Monday, October 10, 2011
the same old tricks and DSM-IV diagnosis
Firstly, thank you to Krystal for your lovely comment on my last post. You're always so supportive and I love how you always seem to understand what I mean. I love your comments!
Now that it is well and truly exam season I'm going back to the same old routine that always happens when I do exams. I am now going to attempt to explain why this time it is the same things but with a big difference.
I'm 21 years old now and I've sat my fair share of exams. I've been at university for 5 years now and have developed my own way of coping with the medical school exams. There are a few things that always seems to happen.
1. I start eating lots of junk food. No regular meals, just some sort of continuous stream of weird food.
2. I start writing lots, this time it is in blog format, before it was in journals. Always some sort of contemplative, reflective piece. I always try to sort out major life issues during exams.
3. I plan lots of things to do after exams, it seems like I'm doing my utmost to distract myself doesn't it.
4. I spend a lot of money on casual "study" clothes, hoodies, loose pants, shorts, things that I normally wouldn't wear. I buy them online at bargain prices, they never arrive early enough for me to actually wear them during study and so I never wear them.
5. I buy the things that I have been putting off buying all of that year, things that I said I wouldn't buy because people wouldn't approve, like tapers for stretching my ears.
6. And possibly the most important rule...anything goes. I do whatever I want to. As long as it keeps me calm enough to do some form of study, I will do it.
The difference this year is that even though anything goes, I am still very concerned about my weight. And this isn't something that has ever happened before. I have never worried about exam weight. It was always something that needed to happen in order for me to pass and so it didn't matter. But this time, I'm worried about it and I'm making plans of how to lose weight after exams.
To me, this is a real sign of how far I have come in the course of this year in terms of eating disorders. Now it is something that can't be fixed by someone telling me quite honestly that I am beautiful. It is something that won't go away no matter how much people get worried. It is something that won't go away no matter how much people tell me I don't lose weight or look thin. It is something that won't go away, not even if my career is threatened (and it has been, even if he was joking, I know there is some truth behind it).
I think about being thin with each bite of food that I take. Even if I'm binging, I'm acutely aware of my eating, making most of my eating very unenjoyable. But yet I still binge. And yet I can't bring myself to purge because each time I stand over the toilet I think about Mallory Weiss tears and decaying teeth. But I still binge, and I hate myself for it.
During exams, this becomes acceptable, just this time, it becomes something I will deal with later.
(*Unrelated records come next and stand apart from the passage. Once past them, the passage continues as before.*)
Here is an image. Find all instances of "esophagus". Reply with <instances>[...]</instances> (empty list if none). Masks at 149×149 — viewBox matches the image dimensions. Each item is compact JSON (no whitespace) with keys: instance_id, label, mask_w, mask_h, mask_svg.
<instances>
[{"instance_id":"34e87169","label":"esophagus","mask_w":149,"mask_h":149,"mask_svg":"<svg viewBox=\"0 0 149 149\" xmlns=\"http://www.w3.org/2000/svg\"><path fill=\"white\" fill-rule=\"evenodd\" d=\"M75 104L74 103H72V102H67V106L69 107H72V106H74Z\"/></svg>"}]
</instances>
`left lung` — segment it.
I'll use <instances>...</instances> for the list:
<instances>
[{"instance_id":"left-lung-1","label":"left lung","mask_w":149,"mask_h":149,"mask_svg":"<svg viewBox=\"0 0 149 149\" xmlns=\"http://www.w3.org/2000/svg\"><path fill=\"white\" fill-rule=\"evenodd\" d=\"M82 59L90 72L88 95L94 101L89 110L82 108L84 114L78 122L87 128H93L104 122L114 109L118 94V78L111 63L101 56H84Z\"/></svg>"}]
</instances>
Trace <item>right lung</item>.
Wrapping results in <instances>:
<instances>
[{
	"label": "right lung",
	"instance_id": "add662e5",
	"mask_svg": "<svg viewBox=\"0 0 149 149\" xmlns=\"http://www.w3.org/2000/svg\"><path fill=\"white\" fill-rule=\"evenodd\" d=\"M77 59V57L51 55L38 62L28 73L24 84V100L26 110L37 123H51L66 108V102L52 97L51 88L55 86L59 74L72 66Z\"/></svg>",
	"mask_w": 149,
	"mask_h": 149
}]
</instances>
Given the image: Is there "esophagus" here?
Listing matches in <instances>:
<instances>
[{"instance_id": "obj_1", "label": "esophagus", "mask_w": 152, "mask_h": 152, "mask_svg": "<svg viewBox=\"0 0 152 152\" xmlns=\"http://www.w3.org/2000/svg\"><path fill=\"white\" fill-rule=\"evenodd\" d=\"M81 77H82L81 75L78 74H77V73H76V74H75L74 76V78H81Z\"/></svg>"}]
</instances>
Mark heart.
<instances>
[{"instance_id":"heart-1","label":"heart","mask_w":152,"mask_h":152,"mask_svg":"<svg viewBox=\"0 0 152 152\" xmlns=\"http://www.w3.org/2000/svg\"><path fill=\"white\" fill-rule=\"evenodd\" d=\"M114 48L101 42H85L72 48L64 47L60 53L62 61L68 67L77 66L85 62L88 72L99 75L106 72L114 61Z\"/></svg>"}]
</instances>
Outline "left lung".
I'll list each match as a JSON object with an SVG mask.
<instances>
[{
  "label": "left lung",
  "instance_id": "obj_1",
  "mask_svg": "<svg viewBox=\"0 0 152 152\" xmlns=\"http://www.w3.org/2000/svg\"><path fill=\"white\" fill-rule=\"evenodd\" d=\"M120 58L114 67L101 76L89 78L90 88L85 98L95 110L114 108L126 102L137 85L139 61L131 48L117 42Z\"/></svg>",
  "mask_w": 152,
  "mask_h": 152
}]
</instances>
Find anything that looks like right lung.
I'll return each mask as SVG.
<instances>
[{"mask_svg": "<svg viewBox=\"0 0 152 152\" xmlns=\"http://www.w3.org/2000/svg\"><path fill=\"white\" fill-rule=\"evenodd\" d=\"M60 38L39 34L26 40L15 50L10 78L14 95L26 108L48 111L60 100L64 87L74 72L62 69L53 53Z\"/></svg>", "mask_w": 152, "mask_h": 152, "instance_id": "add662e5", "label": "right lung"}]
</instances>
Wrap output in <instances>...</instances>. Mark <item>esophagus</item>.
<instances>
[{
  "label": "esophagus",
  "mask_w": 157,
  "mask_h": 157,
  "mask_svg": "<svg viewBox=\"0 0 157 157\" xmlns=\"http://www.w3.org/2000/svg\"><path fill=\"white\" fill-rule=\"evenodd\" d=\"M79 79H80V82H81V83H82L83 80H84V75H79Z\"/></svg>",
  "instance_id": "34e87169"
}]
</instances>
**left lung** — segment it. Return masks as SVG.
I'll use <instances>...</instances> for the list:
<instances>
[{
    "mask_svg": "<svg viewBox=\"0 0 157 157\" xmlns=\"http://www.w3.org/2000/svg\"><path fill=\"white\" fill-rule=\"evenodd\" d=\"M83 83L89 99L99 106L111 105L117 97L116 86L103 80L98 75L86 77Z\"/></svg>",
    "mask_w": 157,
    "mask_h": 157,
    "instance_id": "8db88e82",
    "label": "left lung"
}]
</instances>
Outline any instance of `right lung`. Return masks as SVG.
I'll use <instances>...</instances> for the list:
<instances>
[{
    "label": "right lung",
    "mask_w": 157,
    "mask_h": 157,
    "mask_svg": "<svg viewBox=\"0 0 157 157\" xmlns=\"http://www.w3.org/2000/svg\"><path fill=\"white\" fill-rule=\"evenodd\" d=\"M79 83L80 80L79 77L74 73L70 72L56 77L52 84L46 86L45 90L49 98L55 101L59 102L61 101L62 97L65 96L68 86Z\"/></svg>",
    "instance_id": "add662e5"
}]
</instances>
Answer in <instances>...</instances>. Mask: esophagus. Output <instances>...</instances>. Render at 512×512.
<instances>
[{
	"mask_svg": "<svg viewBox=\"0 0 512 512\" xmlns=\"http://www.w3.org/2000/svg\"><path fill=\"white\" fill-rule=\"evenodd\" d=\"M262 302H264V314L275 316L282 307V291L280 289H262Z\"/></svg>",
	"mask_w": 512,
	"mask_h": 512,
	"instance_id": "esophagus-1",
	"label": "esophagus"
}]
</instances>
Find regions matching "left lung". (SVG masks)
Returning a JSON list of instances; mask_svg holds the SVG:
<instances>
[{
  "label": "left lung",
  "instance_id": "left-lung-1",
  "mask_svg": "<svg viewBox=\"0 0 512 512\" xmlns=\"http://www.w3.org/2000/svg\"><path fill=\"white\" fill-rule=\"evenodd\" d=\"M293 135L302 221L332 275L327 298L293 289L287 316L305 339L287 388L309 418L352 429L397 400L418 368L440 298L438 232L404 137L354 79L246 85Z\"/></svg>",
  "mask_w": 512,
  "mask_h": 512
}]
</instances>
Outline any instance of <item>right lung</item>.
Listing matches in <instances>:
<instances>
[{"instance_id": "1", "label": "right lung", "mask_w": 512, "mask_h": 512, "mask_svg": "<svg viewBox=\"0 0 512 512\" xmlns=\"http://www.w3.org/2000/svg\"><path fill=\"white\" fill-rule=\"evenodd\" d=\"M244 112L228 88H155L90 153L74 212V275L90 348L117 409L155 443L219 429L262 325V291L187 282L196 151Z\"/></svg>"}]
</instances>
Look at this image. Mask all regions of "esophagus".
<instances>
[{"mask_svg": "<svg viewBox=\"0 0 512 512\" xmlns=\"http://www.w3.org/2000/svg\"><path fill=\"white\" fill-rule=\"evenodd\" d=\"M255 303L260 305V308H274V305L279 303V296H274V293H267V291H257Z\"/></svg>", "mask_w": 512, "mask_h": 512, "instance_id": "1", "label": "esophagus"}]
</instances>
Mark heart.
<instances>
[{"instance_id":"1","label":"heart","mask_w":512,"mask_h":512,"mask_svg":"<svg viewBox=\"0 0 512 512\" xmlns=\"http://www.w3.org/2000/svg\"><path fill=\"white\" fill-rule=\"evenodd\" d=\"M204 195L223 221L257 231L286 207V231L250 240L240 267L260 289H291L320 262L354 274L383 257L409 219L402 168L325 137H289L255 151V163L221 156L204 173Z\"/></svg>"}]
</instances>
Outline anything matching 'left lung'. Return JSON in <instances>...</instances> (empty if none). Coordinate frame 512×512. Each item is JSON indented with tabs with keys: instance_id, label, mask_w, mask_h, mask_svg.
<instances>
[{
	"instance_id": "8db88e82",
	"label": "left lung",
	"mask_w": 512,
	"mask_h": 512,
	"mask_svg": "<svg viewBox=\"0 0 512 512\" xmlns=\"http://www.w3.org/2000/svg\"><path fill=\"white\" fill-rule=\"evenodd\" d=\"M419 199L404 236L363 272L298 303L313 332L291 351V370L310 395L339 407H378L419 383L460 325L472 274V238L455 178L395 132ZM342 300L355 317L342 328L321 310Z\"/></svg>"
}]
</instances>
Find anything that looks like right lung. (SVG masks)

I think it's fair to say that this has become something that is definitely here to stay.
I've dug up a copy of the DSM-IV and it would appear that I meet some of the criteria for anorexia nervosa and some of the criteria for bulimia. This surprised me a lot because I never thought I would meet any features of bulimia, but then I didn't realise exercise and starvation could be a method of purging. I thought purging was only self induced vomiting. I meet all of the requirements for anorexia except I am still in the normal weight range (but I'm working on that one!). So right now I qualify as EDNOS. Although there has been a lot of discussion about this, as 90% of those with eating disorders have EDNOS, and this suggests that criteria for anorexia and bulimia are too stringent.
The whole point of EDNOS is to have a category to put those who are harder to diagnose, and if 90% of those with eating disorders can't fall into a proper diagnosis then there is something wrong with the categories. I wonder what the DSM-V will have.
I wonder if I will fulfill criteria for anorexia in future.